25 Eylül 2011 Pazar

Ayrılık sonrası



Sahildeki küçük , durağan kasaban senin olsun. Kırık pişmanlıklarım ve çaresizliğimse benim.. Küçük bahçen, zeytin ağaçların, ellerimle diktiğim yabani sıklamenler senin olsun. Ben anılara bile dayanamıyorum, gerçeği sende kalsın. Sabahları tırmandığımız dağ yolu da senin olsun ya da her sabah yürüdüğümüz sahil yolu ve sonunda ulaştığımız çok sevdiğin sıcak ekmeklerle dolu fırın.. Hepsi senin olsun. Bir poğaça da benim için al ve bekleşen aç kedilerle paylaş birazcık hatırım kaldıysa.. Demli çaylar içtiğimiz sahil kahveleri, denizin yanıbaşında kızarmış balık yediğimiz mütevazı otel lokantası..... Hepsi, hepsi senin olsun..Senin olsun; ben kırılmışlığımla, yalnızlığımla başetmeye çalışırken bunları düşünmek istemiyorum. Belleğimde kalan o görüntüler, o film kareleri sadece acı veriyor ve yaralarımı sağaltmıyor. Sen madem dayanabiliyorsun bensiz o ortamlarda yaşamağa, yaşa gönlünce..

Büyülenerek etrafı seyrettiğimiz Zeus Sunağı'nda geçen anlarımızı anımsıyor musun? Zeus tanığım olsun sevdim seni. Hesapsız kitapsız ve kendim gibi bilerek.. Aklımın ucundan bile geçmedi başka türlüsü. Yanımdayken mutluydun, huzurluydun.. Yüzüme bakınca yüzün aydınlanırdı. Sen nasıl altı yıldır dünyamı aydınlatan ışığım oldunsa, ben de senin için öyleyim sanıyordum. Çünkü bunu yalnız sözlerinle değil, yüzünün her çizgisi ile, her davranışınla söylüyordun. Bu kadar çok sevilmeyi hak edecek ne yaptığımı sorduğum zaman, gülümsüyordun . ''Ben'' olmamın yeterli olduğunu söylüyordun. ''Karım, Karıcığım'' derken yüzünde güller açıyordu.

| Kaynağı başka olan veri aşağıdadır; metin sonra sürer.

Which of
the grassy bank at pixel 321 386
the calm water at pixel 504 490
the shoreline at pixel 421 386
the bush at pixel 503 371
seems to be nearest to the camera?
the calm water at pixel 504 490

Peki ne oldu? Yanında ol(a)madığım zamanlarda ne oldu da bitti bu rüya? Rüya diyorum, çünkü bugün bambaşka bir durumdayım.. ''Asla ayrılamayız'' derken, bir daha hiç karşılaşmayacağımız gerçeği ile yaşamak zorundayım. Tabii ki buna yaşamak denirse.

Belki inanmayacaksın ama yine de senin iyi olmanı dilemekten alıkoyamıyorum kendimi. Bir başkası bu durumu yaşasa ve böyle hissettiğini söylese ''olacak şey değil'' derdim. Yadsımayı bırak, kınayıp aşağılardım bile.. Ne var ki böyle hissediyorum..Özlüyorum, merak ediyorum ve tüm incinmişliğime karşın iyi ve mutlu olmanı istiyorum. Hem de bütün kalbimle....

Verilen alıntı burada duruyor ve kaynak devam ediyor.